• _ENTRIES SUPPLIED_:
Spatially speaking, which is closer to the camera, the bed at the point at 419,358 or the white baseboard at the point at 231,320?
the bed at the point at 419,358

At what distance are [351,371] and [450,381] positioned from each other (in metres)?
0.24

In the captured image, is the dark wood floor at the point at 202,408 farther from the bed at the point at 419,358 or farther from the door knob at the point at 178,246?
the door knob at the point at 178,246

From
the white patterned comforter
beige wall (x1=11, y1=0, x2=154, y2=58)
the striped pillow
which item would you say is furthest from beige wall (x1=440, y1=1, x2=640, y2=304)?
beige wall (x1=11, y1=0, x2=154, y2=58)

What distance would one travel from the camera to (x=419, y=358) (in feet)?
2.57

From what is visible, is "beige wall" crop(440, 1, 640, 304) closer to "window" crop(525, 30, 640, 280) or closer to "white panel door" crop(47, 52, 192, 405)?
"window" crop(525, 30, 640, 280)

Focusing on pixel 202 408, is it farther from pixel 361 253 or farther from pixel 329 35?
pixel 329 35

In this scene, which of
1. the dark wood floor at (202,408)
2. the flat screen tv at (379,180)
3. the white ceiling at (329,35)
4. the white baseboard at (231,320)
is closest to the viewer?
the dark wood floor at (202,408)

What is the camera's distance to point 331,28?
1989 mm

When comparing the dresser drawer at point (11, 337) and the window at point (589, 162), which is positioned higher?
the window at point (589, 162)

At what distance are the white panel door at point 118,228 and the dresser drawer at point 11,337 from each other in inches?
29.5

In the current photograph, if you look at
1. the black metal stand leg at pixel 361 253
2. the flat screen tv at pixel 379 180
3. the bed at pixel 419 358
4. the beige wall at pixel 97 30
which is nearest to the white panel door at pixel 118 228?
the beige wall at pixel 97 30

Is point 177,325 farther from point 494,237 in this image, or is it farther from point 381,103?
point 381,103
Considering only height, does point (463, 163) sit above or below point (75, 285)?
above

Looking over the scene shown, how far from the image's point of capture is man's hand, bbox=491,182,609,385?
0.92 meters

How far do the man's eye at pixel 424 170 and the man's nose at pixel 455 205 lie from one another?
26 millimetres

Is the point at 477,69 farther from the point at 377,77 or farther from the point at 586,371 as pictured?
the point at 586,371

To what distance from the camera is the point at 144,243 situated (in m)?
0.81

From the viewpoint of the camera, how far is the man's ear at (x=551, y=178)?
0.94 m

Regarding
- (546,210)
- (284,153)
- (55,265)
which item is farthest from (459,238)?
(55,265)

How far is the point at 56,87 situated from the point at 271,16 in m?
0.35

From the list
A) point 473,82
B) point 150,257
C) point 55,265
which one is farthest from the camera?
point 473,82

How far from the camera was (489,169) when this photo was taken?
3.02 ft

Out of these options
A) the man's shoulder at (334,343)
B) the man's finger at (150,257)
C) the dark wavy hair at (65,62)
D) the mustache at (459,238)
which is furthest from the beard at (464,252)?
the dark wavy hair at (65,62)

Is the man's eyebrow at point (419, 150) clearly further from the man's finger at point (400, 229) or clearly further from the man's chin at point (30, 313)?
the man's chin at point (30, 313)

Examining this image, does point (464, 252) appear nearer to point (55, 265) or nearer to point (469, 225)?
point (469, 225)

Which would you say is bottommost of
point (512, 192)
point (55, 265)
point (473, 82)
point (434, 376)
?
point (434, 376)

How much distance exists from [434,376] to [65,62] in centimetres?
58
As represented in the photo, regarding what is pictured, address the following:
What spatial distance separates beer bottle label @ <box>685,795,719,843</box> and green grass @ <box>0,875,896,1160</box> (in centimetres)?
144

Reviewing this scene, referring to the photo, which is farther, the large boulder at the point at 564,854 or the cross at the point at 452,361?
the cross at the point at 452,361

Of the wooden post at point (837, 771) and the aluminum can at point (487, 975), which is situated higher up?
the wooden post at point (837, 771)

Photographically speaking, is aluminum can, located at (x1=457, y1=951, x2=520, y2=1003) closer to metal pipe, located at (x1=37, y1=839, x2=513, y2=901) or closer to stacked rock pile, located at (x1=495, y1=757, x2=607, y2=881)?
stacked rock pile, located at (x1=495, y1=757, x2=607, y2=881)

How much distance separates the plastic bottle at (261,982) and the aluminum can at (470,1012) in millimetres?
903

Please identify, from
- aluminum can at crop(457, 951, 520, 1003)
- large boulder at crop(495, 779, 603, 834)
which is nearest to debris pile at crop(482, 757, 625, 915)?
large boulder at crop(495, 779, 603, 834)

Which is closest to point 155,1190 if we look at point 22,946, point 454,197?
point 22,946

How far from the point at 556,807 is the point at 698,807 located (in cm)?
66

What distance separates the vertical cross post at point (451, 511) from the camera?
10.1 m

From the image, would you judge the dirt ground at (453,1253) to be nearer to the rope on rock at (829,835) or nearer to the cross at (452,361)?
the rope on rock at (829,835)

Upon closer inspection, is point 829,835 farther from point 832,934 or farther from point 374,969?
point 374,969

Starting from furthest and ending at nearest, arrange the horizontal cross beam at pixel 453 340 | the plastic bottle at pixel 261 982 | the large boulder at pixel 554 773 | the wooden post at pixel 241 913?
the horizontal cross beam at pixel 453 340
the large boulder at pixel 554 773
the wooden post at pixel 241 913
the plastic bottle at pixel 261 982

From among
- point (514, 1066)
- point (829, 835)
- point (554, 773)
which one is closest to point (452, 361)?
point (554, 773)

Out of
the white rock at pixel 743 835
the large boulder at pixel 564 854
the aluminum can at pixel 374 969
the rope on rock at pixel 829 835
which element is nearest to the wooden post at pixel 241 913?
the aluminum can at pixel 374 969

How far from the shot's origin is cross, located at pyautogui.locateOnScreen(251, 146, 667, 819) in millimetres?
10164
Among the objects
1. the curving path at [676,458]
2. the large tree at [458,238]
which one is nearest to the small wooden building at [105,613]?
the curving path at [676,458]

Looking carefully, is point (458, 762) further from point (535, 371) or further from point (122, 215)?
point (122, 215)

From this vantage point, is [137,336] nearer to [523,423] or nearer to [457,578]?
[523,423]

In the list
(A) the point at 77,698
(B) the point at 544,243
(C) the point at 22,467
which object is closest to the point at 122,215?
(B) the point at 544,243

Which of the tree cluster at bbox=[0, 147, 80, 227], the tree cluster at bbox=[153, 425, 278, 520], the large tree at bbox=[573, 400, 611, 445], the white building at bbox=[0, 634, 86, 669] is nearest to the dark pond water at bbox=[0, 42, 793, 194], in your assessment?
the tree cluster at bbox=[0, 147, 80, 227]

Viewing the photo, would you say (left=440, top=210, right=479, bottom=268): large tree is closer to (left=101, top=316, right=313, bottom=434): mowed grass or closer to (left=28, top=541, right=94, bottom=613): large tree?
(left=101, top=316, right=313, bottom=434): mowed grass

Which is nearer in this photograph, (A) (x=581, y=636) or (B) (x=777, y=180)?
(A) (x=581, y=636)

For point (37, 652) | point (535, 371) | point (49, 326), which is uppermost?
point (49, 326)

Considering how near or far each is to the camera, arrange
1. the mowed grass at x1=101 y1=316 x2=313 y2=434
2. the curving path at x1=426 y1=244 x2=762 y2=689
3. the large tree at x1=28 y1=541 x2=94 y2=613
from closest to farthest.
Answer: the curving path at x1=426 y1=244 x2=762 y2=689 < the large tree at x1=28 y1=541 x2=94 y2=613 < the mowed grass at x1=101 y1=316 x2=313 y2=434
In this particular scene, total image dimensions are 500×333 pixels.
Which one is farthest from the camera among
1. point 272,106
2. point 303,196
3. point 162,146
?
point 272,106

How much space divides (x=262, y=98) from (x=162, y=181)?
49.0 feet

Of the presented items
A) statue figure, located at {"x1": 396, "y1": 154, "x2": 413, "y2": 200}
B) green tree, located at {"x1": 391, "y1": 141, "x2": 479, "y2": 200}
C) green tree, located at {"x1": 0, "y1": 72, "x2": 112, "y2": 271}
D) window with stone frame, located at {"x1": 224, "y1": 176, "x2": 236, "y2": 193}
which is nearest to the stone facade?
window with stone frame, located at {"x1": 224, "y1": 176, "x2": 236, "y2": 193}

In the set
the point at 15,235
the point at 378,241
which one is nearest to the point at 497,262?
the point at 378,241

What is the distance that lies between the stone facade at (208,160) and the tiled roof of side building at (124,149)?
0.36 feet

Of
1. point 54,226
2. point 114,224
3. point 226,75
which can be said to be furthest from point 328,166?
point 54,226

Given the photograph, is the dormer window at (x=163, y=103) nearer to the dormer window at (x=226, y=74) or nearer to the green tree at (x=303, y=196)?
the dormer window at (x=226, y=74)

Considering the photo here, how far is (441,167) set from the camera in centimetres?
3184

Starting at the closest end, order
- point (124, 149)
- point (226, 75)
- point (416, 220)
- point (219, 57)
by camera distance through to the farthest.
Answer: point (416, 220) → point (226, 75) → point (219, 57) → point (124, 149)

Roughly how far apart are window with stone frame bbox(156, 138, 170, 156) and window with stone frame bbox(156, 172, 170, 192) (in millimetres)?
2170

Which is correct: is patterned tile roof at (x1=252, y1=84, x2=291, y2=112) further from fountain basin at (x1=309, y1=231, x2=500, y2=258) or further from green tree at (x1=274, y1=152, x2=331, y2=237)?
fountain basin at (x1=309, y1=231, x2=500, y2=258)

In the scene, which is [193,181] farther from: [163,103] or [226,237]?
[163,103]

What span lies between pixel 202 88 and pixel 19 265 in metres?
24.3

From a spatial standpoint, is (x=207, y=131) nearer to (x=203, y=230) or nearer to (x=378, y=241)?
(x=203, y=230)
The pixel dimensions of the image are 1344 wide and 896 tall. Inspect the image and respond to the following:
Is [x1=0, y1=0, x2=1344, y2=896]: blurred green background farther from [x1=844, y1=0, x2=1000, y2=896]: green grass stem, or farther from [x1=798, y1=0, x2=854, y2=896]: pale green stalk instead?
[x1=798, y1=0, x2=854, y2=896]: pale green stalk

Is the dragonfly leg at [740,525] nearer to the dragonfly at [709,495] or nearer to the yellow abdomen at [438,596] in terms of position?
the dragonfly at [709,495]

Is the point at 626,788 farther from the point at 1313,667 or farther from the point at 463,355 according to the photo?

• _CHALLENGE_:
Reproduce only the lines running from the one with "In the scene, which" through the final line of the listing above, both ends included.

• _WRITTEN SOLUTION_:
In the scene, which is [193,181] farther from: [163,103] or [226,237]?
[163,103]

What span lies between pixel 202 88 and pixel 19 265 in metres?
24.3

From a spatial standpoint, is (x=207, y=131) nearer to (x=203, y=230) or nearer to (x=378, y=241)?
(x=203, y=230)
The pixel dimensions of the image are 1344 wide and 896 tall. Inspect the image and respond to the following:
Is [x1=0, y1=0, x2=1344, y2=896]: blurred green background farther from [x1=844, y1=0, x2=1000, y2=896]: green grass stem, or farther from [x1=798, y1=0, x2=854, y2=896]: pale green stalk instead?
[x1=798, y1=0, x2=854, y2=896]: pale green stalk

Is the dragonfly leg at [740,525] nearer to the dragonfly at [709,495] or nearer to the yellow abdomen at [438,596] in terms of position?
the dragonfly at [709,495]

Is the point at 626,788 farther from the point at 1313,667 or farther from the point at 463,355 according to the photo?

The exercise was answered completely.